External Validity: To reduce this threat, five applications from four different categories were used, namely, productivity, maps and navigation, tools, and education. Likewise, the LeakPred approach was compared with more than one state-of-the-art method. In the future, it is intended to increase the number of applications of different categories. We also chose the median, as it provides a direct understanding of the central point of the data and is not as influenced by outliers as the mean.
7. Conclusions
In this work, a feasibility study for the LeakPred approach was presented, aiming to analyze it through a controlled experiment with respect to its effectiveness in identifying components with resource leaks compared to state-of-the-art methods. The results show the possibility of using the LeakPred approach to identify resource leaks in mobile applications, as it obtained the highest median coverage percentage of identified resource leaks with 85.37%, as well as having the highest percentage of leak class coverage, 96.15%. However, it had the lowest accuracy (median of 81.25%). There is also the possibility of refinement to reduce the number of false positives.

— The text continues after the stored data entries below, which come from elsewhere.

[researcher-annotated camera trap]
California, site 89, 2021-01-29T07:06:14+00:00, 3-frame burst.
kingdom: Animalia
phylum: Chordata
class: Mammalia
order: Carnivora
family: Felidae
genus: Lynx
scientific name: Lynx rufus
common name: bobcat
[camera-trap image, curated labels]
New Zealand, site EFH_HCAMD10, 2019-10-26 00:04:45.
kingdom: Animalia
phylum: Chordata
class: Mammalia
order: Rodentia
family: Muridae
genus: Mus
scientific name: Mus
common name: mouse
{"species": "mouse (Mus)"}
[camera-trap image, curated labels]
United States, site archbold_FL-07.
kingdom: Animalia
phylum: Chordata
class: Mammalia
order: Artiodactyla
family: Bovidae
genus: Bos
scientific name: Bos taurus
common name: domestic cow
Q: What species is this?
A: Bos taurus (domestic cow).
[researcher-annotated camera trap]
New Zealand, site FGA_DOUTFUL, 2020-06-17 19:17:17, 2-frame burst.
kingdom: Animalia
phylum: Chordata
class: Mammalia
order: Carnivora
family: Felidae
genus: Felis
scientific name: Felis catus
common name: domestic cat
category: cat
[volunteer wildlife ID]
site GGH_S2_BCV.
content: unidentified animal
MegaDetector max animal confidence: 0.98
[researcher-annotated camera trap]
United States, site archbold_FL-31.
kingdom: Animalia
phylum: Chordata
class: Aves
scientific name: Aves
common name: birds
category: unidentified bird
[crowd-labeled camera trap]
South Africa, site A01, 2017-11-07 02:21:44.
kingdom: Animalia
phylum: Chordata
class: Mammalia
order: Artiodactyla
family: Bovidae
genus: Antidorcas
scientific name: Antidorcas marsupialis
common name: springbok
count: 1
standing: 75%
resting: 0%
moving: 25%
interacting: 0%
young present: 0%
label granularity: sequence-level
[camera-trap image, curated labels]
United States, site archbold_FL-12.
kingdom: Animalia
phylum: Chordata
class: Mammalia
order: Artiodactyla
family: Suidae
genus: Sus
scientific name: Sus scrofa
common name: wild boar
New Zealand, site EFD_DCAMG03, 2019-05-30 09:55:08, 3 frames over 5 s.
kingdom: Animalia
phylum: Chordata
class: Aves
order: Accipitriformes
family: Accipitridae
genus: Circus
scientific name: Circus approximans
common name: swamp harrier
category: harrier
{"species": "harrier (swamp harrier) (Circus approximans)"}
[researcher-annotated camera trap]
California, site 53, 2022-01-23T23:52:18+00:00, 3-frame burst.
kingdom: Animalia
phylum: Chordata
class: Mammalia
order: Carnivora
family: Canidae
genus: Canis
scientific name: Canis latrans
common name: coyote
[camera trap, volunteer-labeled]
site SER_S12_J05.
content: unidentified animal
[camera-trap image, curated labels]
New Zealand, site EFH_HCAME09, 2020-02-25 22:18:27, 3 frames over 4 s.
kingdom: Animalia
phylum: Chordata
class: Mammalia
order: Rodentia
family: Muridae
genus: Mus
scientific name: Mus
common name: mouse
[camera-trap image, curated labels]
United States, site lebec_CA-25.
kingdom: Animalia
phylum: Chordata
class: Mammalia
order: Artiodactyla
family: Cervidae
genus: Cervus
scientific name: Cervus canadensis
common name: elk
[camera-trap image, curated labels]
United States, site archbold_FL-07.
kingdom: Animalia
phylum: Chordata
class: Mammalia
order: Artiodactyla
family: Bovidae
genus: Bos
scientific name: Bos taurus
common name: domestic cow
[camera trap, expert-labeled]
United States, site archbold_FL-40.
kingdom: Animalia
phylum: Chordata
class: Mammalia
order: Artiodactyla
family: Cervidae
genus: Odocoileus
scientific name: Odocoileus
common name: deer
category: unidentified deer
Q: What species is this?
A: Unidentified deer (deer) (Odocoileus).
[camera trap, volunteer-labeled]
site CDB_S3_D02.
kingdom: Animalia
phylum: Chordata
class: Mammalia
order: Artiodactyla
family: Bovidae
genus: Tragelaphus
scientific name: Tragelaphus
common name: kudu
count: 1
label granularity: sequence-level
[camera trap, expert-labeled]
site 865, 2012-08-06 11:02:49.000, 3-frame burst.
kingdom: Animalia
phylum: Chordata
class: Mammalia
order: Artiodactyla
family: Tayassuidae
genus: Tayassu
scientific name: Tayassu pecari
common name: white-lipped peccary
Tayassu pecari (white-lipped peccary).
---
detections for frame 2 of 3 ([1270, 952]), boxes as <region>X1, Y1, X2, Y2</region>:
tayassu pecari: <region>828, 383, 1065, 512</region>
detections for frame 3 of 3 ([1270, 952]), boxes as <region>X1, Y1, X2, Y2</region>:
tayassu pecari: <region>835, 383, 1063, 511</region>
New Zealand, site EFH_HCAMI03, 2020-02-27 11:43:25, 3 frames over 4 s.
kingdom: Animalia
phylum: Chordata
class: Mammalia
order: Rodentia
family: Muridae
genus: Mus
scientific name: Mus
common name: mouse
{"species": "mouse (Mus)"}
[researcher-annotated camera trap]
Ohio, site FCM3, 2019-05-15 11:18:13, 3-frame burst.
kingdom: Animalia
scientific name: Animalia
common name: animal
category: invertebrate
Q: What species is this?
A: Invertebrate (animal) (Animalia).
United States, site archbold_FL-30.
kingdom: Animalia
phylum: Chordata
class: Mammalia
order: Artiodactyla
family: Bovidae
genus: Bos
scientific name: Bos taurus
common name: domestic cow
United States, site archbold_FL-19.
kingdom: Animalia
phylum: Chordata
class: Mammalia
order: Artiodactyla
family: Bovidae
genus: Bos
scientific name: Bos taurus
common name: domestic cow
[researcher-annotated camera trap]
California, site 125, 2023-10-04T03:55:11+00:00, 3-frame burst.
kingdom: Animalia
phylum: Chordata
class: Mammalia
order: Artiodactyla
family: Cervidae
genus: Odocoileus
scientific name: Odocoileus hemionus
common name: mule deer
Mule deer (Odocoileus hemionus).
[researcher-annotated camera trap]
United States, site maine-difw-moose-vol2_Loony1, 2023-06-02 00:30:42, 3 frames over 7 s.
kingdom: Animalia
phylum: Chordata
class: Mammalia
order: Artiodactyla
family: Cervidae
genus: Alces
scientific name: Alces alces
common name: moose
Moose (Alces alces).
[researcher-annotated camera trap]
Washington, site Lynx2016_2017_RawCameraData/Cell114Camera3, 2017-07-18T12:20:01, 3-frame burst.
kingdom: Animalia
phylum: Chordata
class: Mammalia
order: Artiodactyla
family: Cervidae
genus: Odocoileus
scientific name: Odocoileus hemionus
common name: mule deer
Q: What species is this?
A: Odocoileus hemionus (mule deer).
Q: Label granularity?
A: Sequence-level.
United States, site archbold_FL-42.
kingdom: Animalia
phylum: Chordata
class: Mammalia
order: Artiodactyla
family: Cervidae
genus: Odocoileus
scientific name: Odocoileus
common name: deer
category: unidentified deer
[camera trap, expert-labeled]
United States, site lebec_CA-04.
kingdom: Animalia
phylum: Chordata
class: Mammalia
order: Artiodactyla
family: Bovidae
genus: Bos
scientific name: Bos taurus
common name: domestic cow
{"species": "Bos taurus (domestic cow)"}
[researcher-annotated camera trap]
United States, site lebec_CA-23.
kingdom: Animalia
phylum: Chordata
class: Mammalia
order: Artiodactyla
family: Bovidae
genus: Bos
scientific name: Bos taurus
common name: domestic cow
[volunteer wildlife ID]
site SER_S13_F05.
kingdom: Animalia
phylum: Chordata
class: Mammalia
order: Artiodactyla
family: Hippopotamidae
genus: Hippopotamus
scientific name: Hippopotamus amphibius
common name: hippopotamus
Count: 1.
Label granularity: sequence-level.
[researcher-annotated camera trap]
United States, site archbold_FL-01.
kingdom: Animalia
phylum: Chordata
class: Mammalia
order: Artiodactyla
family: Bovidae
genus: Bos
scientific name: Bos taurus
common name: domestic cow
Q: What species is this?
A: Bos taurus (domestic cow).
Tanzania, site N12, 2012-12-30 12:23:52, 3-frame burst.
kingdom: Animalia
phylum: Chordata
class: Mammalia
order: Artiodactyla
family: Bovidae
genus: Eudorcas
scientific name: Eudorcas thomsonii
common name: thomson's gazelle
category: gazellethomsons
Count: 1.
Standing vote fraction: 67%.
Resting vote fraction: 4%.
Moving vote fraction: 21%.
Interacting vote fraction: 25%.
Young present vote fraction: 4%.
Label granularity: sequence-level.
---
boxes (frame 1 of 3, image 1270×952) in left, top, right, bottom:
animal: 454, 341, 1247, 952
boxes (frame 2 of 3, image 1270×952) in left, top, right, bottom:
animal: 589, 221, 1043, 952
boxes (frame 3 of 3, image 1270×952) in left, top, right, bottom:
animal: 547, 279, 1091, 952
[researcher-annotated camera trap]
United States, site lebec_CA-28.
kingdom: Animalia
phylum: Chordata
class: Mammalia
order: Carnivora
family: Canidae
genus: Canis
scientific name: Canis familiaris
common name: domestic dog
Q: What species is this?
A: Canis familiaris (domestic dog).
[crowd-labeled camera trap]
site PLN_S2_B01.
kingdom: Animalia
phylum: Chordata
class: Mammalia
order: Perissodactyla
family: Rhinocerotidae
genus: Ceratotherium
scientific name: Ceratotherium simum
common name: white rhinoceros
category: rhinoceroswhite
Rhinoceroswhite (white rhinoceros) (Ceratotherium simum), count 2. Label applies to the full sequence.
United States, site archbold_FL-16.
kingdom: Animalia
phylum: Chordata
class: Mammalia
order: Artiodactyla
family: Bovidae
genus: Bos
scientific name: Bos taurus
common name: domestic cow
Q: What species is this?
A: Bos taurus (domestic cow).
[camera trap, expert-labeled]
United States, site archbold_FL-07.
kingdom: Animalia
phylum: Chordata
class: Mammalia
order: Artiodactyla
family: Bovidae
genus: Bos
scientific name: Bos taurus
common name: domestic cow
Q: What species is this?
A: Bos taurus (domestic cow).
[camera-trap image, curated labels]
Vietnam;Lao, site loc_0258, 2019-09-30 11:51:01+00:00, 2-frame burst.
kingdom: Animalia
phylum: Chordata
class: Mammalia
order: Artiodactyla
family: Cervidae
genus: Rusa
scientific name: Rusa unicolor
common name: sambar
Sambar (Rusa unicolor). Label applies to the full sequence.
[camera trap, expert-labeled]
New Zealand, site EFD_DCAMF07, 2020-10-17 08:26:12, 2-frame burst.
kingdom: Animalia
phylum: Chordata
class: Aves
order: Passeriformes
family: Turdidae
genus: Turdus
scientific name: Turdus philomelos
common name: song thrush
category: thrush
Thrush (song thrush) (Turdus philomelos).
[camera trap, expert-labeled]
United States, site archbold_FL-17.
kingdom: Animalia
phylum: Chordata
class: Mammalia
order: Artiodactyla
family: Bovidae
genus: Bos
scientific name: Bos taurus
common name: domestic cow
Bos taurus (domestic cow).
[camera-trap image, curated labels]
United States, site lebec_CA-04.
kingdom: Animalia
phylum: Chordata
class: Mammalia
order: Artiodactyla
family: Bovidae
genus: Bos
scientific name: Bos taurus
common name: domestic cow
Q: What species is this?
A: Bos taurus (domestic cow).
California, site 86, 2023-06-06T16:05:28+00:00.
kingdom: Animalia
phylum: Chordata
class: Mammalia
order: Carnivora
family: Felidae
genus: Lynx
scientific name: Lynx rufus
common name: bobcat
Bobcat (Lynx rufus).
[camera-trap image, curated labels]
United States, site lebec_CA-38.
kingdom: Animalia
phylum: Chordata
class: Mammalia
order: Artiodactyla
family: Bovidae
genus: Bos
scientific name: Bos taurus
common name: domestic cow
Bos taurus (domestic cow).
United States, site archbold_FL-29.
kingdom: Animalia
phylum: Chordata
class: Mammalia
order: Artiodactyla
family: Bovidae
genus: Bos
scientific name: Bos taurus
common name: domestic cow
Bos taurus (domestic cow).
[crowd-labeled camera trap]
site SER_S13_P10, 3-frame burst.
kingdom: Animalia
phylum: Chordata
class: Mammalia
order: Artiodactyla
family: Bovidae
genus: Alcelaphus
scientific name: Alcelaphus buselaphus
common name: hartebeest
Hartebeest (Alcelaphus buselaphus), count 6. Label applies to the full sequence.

The results found provide a basic understanding of the feasibility of the LeakPred approach. As future work, a study could be carried out that increases the number of open-source mobile applications and uses company applications. Another possibility is to evaluate the efficiency of the methods. Another interesting future research would be removing the limitation of the LeakPred approach in identifying leaks in an intermediate class that inherits the original leak class and removing the parsing of the test files. Finally, there is the possibility to adapt the approach and carry out a feasibility study for the iOS platform.